Modern ASIP haplotypes and their relationship to the legacy A locus alleles. The right-hand column is the translation between what your lab prints and what the current science recognises.

Read it left to right if you have a haplotype report, and right to left if you have a legacy one. The five phenotypes the haplotype system recognises, in order of dominance, are dominant yellow, shaded yellow, agouti, black saddle and black back — with recessive black at the bottom.

The Five, One at a Time

Dominant Yellow (DY) — legacy Ay

VP1 + HCP1. The cleared sable: phaeomelanin across the coat with little or no dark tipping. Called fawn, sable, red, cream or tan depending on who is describing it.

Shaded Yellow (SY) — also legacy Ay

VP2 + HCP1. The shaded sable, which keeps the dark tipping along the back and ears. Note the promoter difference from DY is a single region — one variant at the ventral promoter separates a cleared sable from a shaded one.

This is the distinction the legacy test cannot make. Both dogs read as Ay. If you are breeding sable and want to know whether a dog will clear or hold its shading, the four-allele panel cannot tell you, and no amount of staring at the pedigree will settle it.

Agouti (AG) — legacy aw

VP2 + HCP2. Banded hairs, alternating phaeomelanin and eumelanin along each shaft: wolf sable, grey sable.
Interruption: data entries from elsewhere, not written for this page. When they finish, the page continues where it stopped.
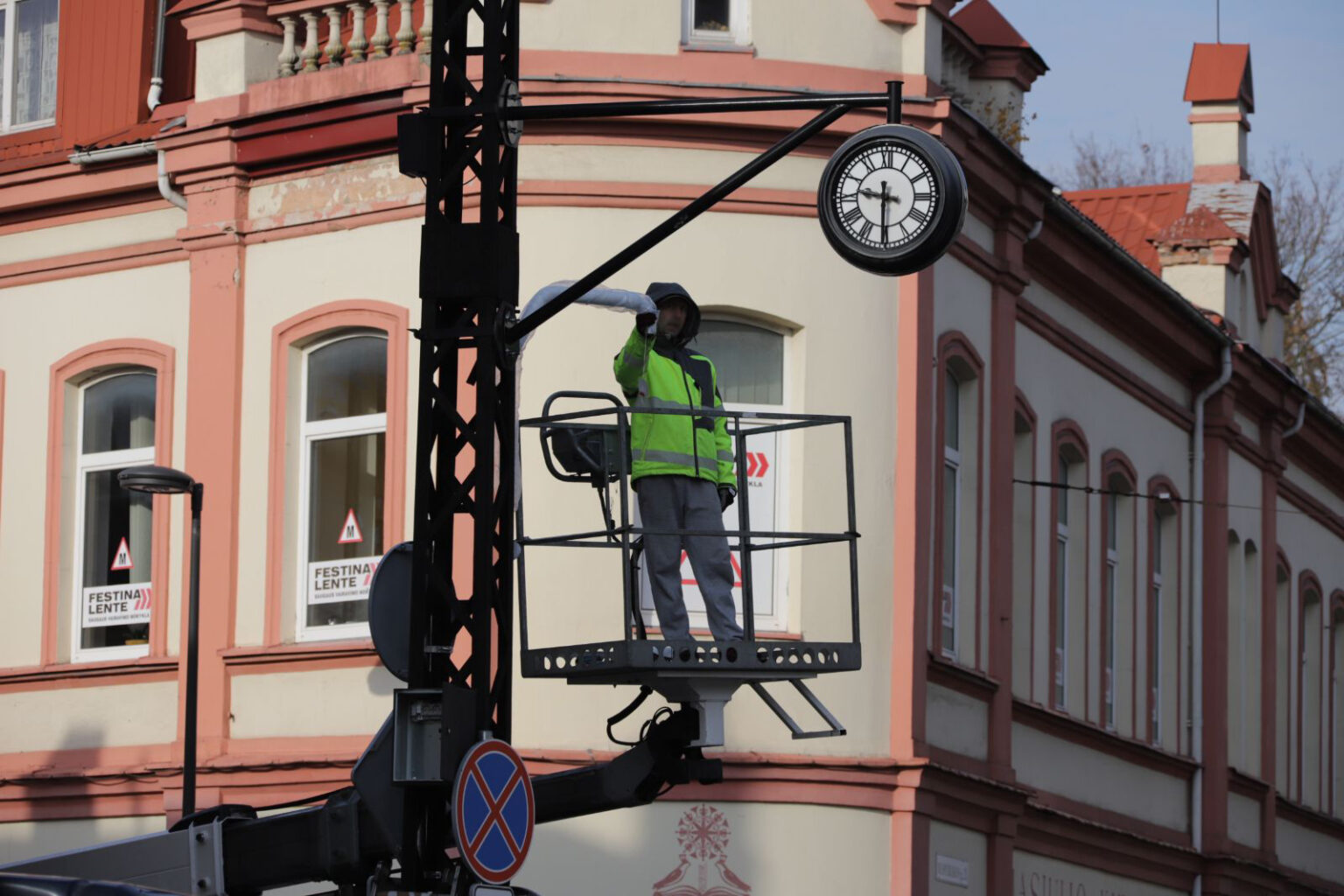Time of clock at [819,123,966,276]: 9:30
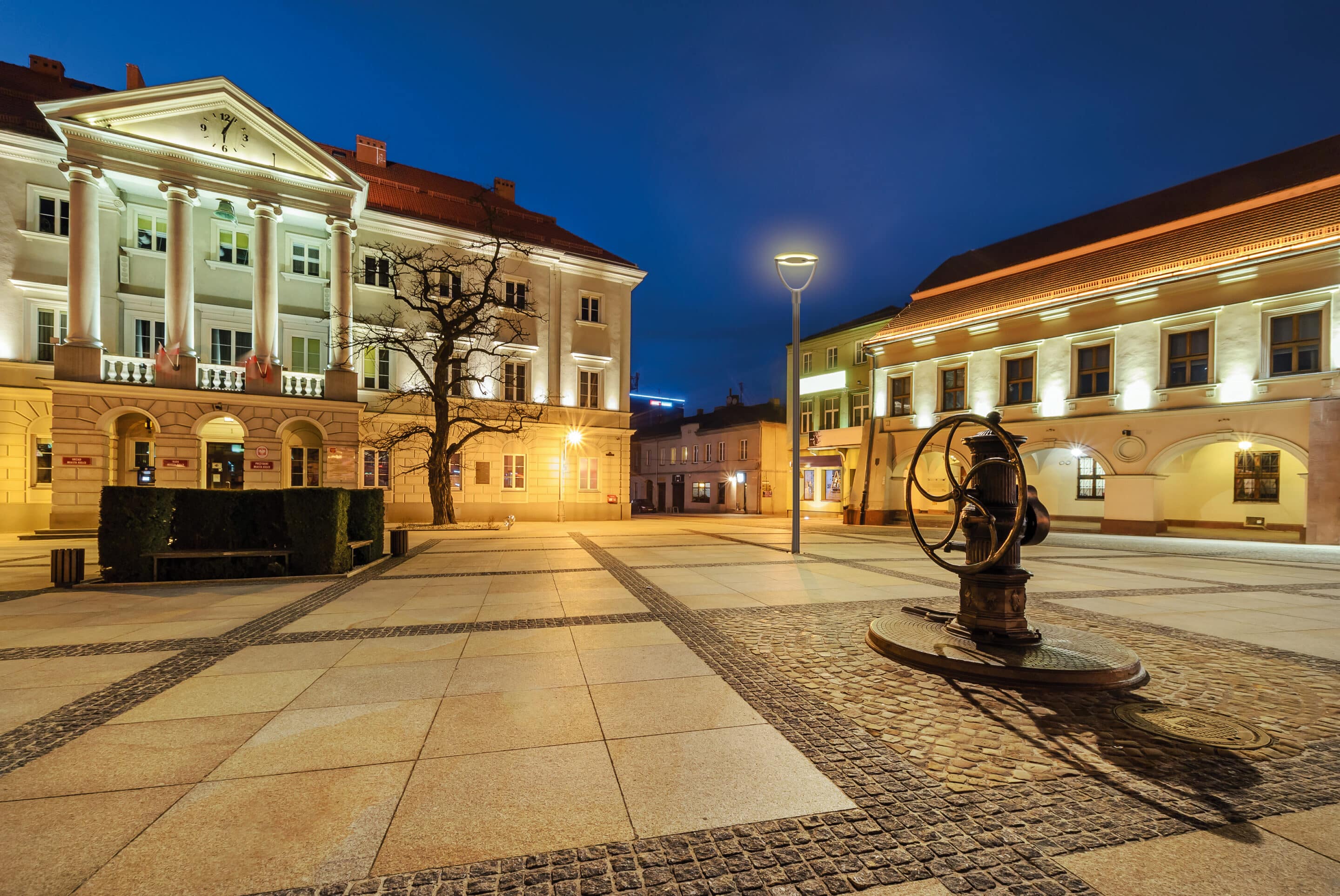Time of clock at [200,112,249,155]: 6:03
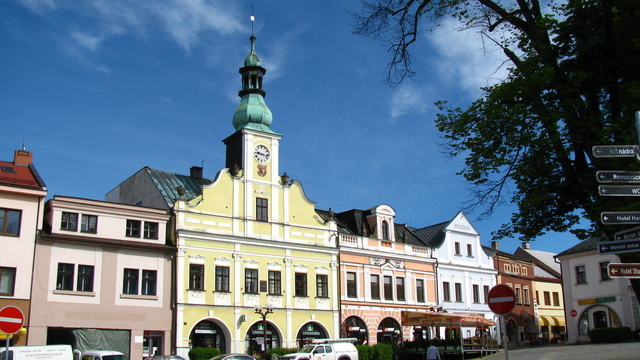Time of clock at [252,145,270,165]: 9:16
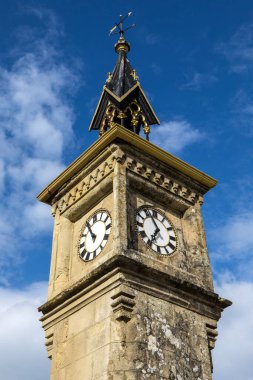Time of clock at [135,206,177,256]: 6:56
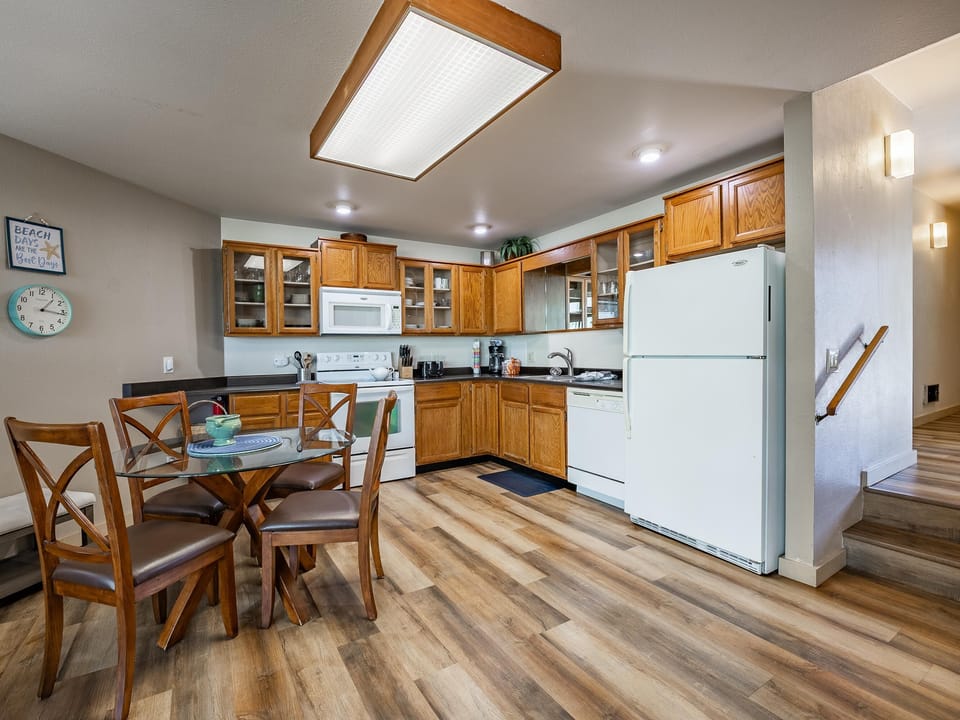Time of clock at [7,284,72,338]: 1:16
Uncommon in poodles.

The correspondence here is the loosest of the set, and the book flags it explicitly: some dogs historically recorded as aw turn out on haplotype testing to be black back instead. Treat a legacy aw result as a strong hint rather than a fact.

Black Saddle (BS) — legacy at

VP1 + HCP4. Tan points with the eumelanin receding to a saddle over the back as the dog matures. Called saddle tan, saddle back or hound pattern elsewhere.
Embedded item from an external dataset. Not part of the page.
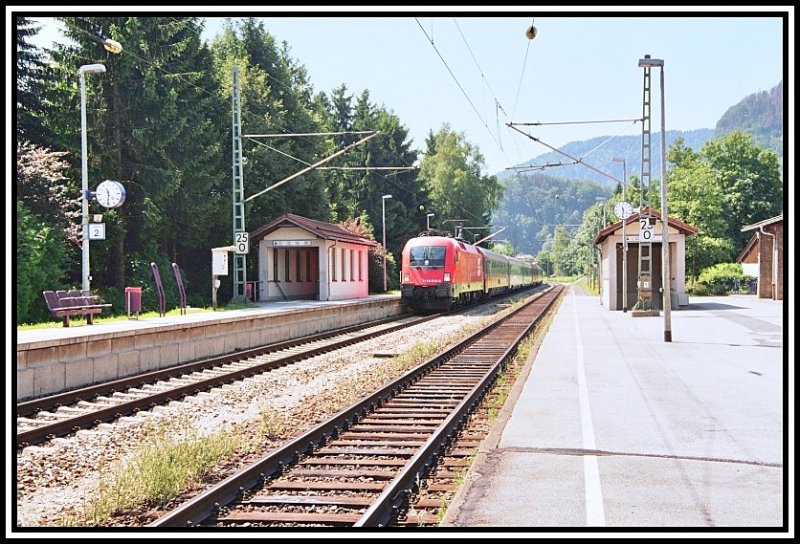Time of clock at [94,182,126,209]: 11:31
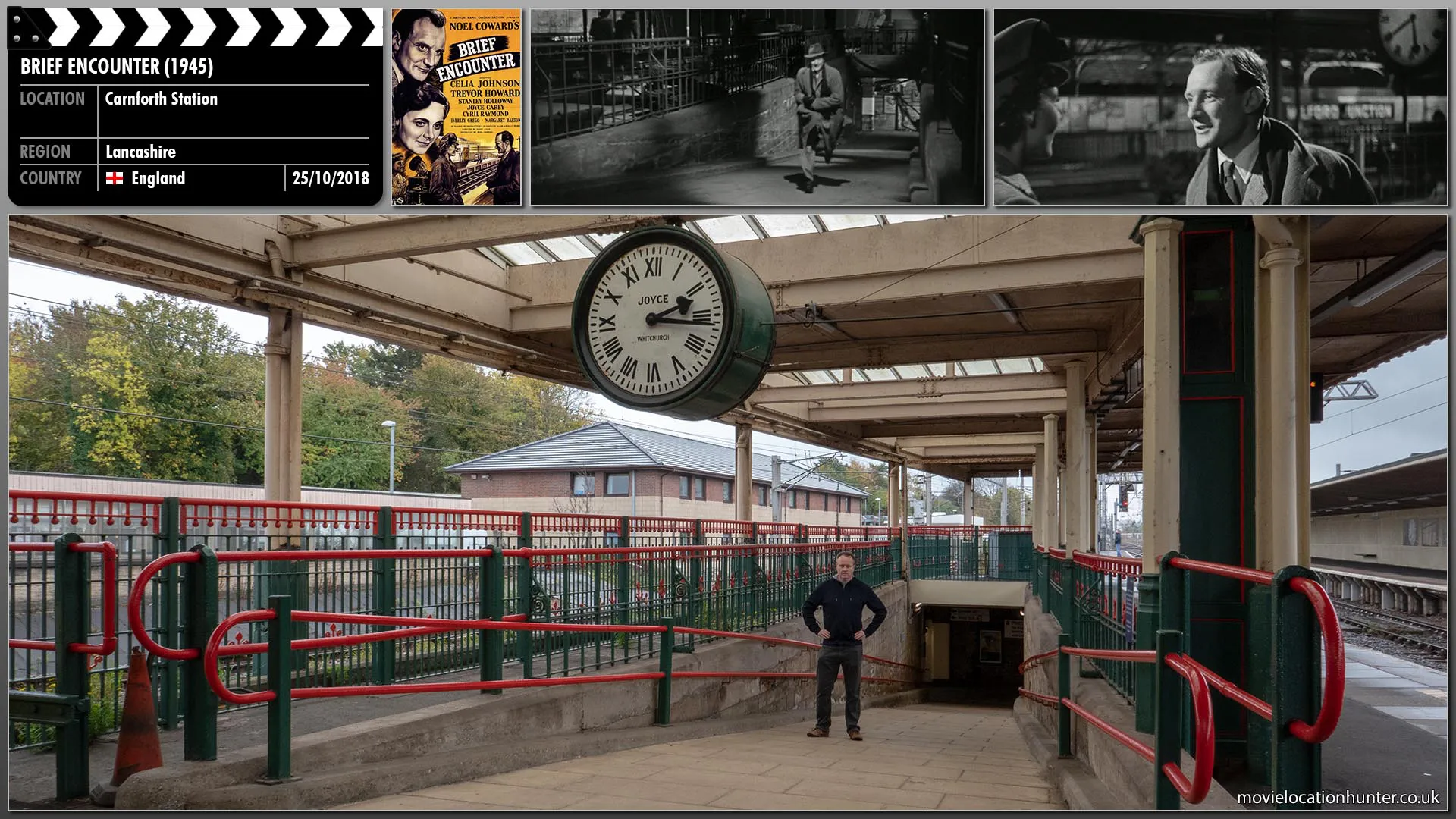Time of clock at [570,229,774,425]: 2:16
In poodles, this is what the community calls creeping tan — and this is the one that causes the most frustration in a phantom programme. A creeping tan puppy is not an incorrectly marked phantom, and it is not a phantom that "went wrong". It is a different haplotype, doing exactly what its haplotype does.
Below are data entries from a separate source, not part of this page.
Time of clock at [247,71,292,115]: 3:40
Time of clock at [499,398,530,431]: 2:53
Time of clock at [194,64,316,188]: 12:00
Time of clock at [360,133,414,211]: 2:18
Black Back (BB1–BB3) — also legacy at

VP2 + HCP3, HCP4 or HCP5. The phantom proper: eumelanin over the back, phaeomelanin at the defined points, stable through life. Three subtypes, differing only in the hair cycle promoter.

Recessive Black (a)

A loss-of-function variant. Solid eumelanin when homozygous. Rare in poodles.

Why This Matters at the Whelping Box

The dominance chain is DY > SY > AG > BS > BB > a. Two practical consequences follow, and they are the reason the haplotype system is worth the cost in specific cases:

  1. A phantom line throwing dogs whose markings expand with age is not failing. Those dogs are black saddle, not black back. Legacy testing calls both at and leaves you to wonder what went wrong. Nothing went wrong.

  2. Sable that clears versus sable that holds is a coin you cannot see. Both are Ay. If that distinction matters to your programme, haplotype-level testing is the only thing that answers it.

And the same caveat as everywhere else on this site: an ee dog shows none of this either. The A locus distributes eumelanin, and an ee dog has none in its coat. The haplotype is still there, still inherited, still perfectly capable of appearing in the next generation.

Which Test Should You Order?

Standard commercial A locus panels report the legacy four alleles and are adequate for most purposes. Haplotype-level ASIP testing, now offered by several laboratories, is worth the cost in two circumstances:

  • You are working with sable and want to know whether a dog is dominant yellow or shaded yellow. The legacy test cannot distinguish them.
  • You have a phantom line producing dogs whose markings expand with age. That is black saddle rather than black back, and it is not a marking fault.

Outside those two cases, the legacy panel will serve.

A Note on Notation

This site leads with the legacy notation, and the reason is practical rather than scientific. The report in front of the breeder says at/at. The stud contract says phantom. The conversation at the show says phantom. Insisting on VP2-HCP3/VP2-HCP4 would be more precise and less useful, and every sentence would need translating back into the language breeders actually work in.

But the haplotype system explains things the four-allele model cannot. Where it does, this site says so.